The dining options within that walk include fresh lobster rolls at the casual end and what local reputation describes as serious fine dining at the upper end. For guests who want to situate Kennebunkport within a broader New England or American coastal context, our full Kennebunkport restaurants guide maps the options in more detail. Those planning a longer coastal New England itinerary might also look at Raffles Boston in Boston as a urban counterpoint to the Kennebunkport pace.

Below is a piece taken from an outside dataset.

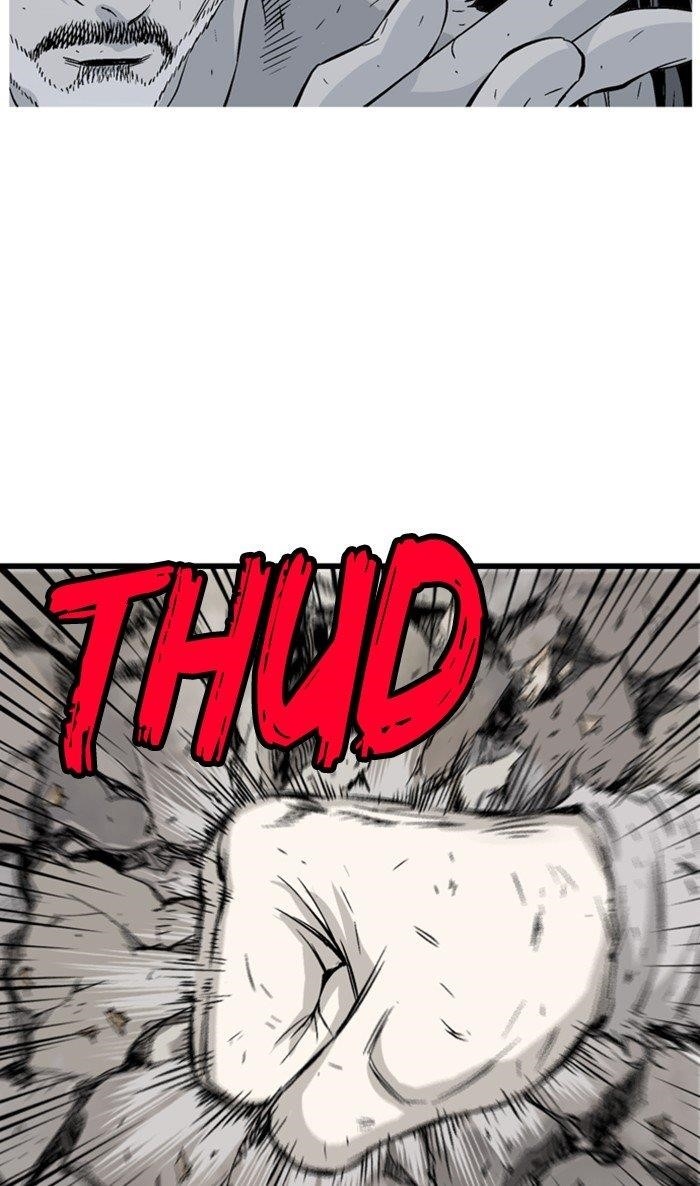 Page 32 of Chapter 214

Seasonally, the property's positioning matters. Summer brings the predictable crowds and the peak of the lobster season; autumn is when the crowds thin and the light on the New England coast takes on the quality that has made it a subject for painters for two centuries. The gas fireplaces in most rooms are most relevant from October through April, when the Maine coast operates at a register that rewards guests willing to be out of season.

Planning Your Stay

The Captains Collection is located at 6 Pleasant Street, Kennebunkport, ME 04046, within easy walking distance of the town center and the waterfront. Rates start from $281 per night, which positions the property in the accessible-premium tier for a Michelin Key-designated inn with 64 rooms. Booking directly through the property is the standard approach for a house of this size and management style; advance reservations are advisable for summer and fall foliage season, when Kennebunkport draws its highest volumes. The multi-course breakfast is included in the stay, as is the afternoon cookie service, so the price-per-night figure accounts for a fuller daily experience than room-only rates at comparable price points.

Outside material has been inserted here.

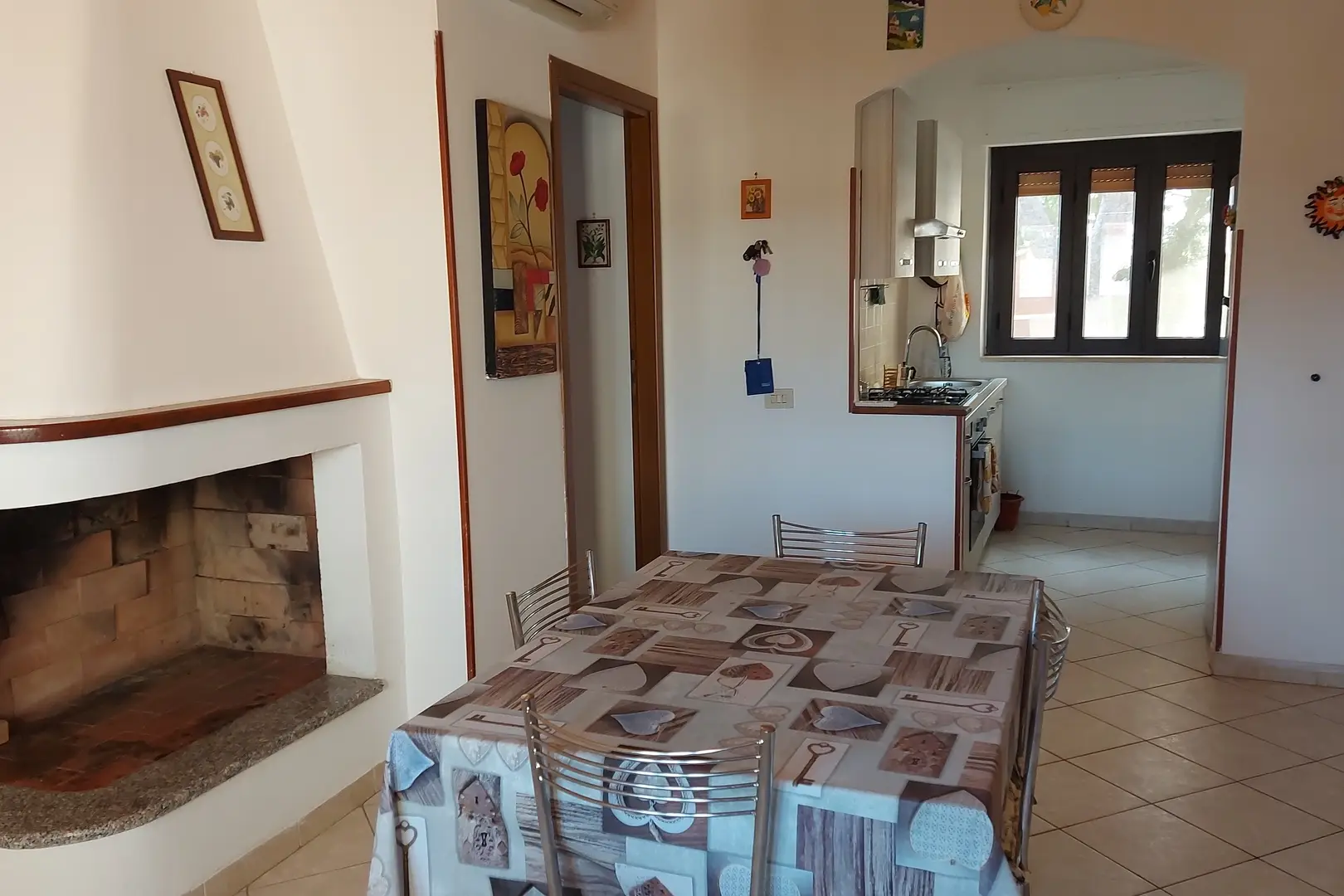 VIL08 Immobiliare TOSCA (3)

For guests comparing properties across the American boutique and inn landscape, the Captains Collection occupies a specific position: more personal and historically grounded than design-led boutique hotels, more rigorous in its guest experience than standard New England inns. Properties at very different scales and settings , from Troutbeck in Amenia to SingleThread Farm Inn in Healdsburg , share the same underlying logic of a building with history and a hospitality approach that treats the guest experience as something to be curated rather than merely delivered. At the price point and scale of the Captains Collection, that logic is available in one of the most characterful small towns on the northeastern seaboard.

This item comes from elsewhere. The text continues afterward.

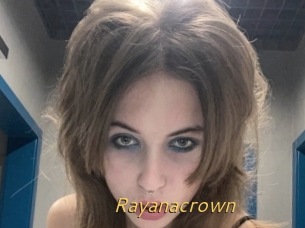 Rayanacrown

Travelers whose travel spans very different categories might find useful reference in properties like The Fifth Avenue Hotel in New York City, Chicago Athletic Association in Chicago, or further afield at Amangiri in Canyon Point and Post Ranch Inn in Big Sur , each representing a different answer to what a building with genuine character can do when hospitality is the primary project. Other coastal and resort comparisons worth considering include Four Seasons at The Surf Club in Surfside, Little Palm Island Resort & Spa in Little Torch Key, and Kona Village, A Rosewood Resort in Kailua Kona. For those drawn to landscape-driven stays, Sage Lodge in Pray, Amangani in Jackson Hole, and Ambiente, A Landscape Hotel in Sedona each offer a parallel sensibility in very different geographies. Further afield, Hotel Bel-Air in Los Angeles, Auberge du Soleil in Napa, 1 Hotel San Francisco in San Francisco, Canyon Ranch Tucson in Tucson, and Alpine Falls Ranch in Superior round out the American picture, while Aman New York in New York City, Aman Venice in Venice, and Badrutt's Palace Hotel in St. Moritz extend the conversation internationally.

Frequently asked questions

Cuisine-First Comparison

A fast peer set for context, pulled from similar venues in our database.